Passive data collection leads to a number of problems in statistical modeling. Observed changes in a response variable may be correlated with, but not caused by, observed changes in individual factors (process variables). Simultaneous changes in multiple factors may produce interactions that are difficult to separate into individual effects. Observations may be dependent, while a model of the data considers them to be independent.

Designed experiments address these problems. In a designed experiment, the data-producing process is actively manipulated to improve the quality of information and to eliminate redundant data. A common goal of all experimental designs is to collect data as parsimoniously as possible while providing sufficient information to accurately estimate model parameters.

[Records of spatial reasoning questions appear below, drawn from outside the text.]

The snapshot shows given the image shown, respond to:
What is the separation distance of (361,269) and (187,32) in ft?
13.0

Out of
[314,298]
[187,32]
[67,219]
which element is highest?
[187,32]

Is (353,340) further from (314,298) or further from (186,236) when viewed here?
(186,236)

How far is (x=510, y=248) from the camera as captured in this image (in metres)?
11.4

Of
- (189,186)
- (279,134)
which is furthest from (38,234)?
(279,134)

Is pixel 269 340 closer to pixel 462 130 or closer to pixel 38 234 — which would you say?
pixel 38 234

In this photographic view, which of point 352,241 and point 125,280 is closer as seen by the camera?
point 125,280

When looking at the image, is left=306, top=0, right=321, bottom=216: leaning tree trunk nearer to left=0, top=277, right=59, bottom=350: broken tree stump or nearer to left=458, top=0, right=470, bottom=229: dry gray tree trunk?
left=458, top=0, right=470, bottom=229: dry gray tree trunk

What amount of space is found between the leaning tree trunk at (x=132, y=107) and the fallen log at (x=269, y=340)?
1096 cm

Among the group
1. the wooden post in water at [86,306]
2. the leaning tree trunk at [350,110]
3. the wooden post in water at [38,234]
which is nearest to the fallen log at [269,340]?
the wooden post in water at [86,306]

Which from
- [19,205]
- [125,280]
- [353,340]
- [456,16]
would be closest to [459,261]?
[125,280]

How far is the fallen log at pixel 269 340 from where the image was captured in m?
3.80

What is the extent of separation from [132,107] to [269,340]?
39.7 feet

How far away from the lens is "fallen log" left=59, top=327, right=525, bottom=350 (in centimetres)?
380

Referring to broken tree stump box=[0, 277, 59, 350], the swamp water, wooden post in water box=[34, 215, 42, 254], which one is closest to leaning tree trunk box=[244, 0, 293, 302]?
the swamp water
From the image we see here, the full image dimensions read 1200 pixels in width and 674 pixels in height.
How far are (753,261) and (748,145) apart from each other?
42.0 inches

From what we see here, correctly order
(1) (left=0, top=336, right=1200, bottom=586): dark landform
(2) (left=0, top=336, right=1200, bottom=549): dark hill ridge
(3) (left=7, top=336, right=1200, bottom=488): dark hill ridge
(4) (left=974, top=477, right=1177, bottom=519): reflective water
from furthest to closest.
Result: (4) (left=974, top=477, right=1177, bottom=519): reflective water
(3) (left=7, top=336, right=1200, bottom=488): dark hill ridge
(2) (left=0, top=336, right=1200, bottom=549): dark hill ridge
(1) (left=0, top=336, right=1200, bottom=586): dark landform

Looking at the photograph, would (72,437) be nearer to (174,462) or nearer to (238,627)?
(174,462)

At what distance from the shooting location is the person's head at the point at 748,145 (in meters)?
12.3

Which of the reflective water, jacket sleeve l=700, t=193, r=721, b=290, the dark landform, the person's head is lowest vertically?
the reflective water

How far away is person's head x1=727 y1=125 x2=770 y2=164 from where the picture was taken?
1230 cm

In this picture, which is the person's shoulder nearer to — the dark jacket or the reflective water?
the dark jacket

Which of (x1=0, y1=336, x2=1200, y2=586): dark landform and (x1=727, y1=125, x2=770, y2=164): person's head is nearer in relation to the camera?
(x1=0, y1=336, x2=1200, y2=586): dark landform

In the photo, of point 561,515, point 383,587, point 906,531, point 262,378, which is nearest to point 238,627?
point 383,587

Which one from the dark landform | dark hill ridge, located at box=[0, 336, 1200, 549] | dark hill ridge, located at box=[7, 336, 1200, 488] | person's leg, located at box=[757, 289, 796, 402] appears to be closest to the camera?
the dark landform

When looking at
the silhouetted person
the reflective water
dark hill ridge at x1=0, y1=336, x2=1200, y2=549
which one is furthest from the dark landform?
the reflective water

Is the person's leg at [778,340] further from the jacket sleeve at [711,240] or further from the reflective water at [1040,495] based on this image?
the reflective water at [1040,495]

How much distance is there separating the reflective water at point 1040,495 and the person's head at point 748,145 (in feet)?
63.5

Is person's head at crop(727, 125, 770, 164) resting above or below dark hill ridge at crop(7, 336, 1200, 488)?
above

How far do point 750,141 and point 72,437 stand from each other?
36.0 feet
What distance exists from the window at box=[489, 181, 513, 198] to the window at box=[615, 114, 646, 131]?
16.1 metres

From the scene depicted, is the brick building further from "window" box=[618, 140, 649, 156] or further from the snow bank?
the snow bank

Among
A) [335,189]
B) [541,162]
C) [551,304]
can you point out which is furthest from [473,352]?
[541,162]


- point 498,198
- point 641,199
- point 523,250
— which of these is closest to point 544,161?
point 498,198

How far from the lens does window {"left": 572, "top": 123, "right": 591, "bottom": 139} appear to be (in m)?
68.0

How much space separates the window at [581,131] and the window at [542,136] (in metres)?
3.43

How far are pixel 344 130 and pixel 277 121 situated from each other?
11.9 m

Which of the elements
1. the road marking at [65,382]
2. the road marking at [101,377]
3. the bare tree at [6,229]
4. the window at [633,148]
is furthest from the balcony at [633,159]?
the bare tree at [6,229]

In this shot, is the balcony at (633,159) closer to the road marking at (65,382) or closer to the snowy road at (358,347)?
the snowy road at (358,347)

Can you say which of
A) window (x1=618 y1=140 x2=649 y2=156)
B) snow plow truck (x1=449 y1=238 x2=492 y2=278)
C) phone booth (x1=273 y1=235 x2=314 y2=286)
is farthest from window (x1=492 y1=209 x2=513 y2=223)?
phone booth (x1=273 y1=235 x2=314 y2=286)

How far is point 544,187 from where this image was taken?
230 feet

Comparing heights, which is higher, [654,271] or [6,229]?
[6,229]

For example, a simple model of a response y in an experiment with two controlled factors x1 and x2 might look like this:

`$y={\beta }_{0}+{\beta }_{1}{x}_{1}+{\beta }_{2}{x}_{2}+{\beta }_{3}{x}_{1}{x}_{2}+\epsilon$`

Here ε includes both experimental error and the effects of any uncontrolled factors in the experiment. The terms β1x1 and β2x2 are main effects and the term β3x1x2 is a two-way interaction effect. A designed experiment would systematically manipulate x1 and x2 while measuring y, with the objective of accurately estimating β0, β1, β2, and β3.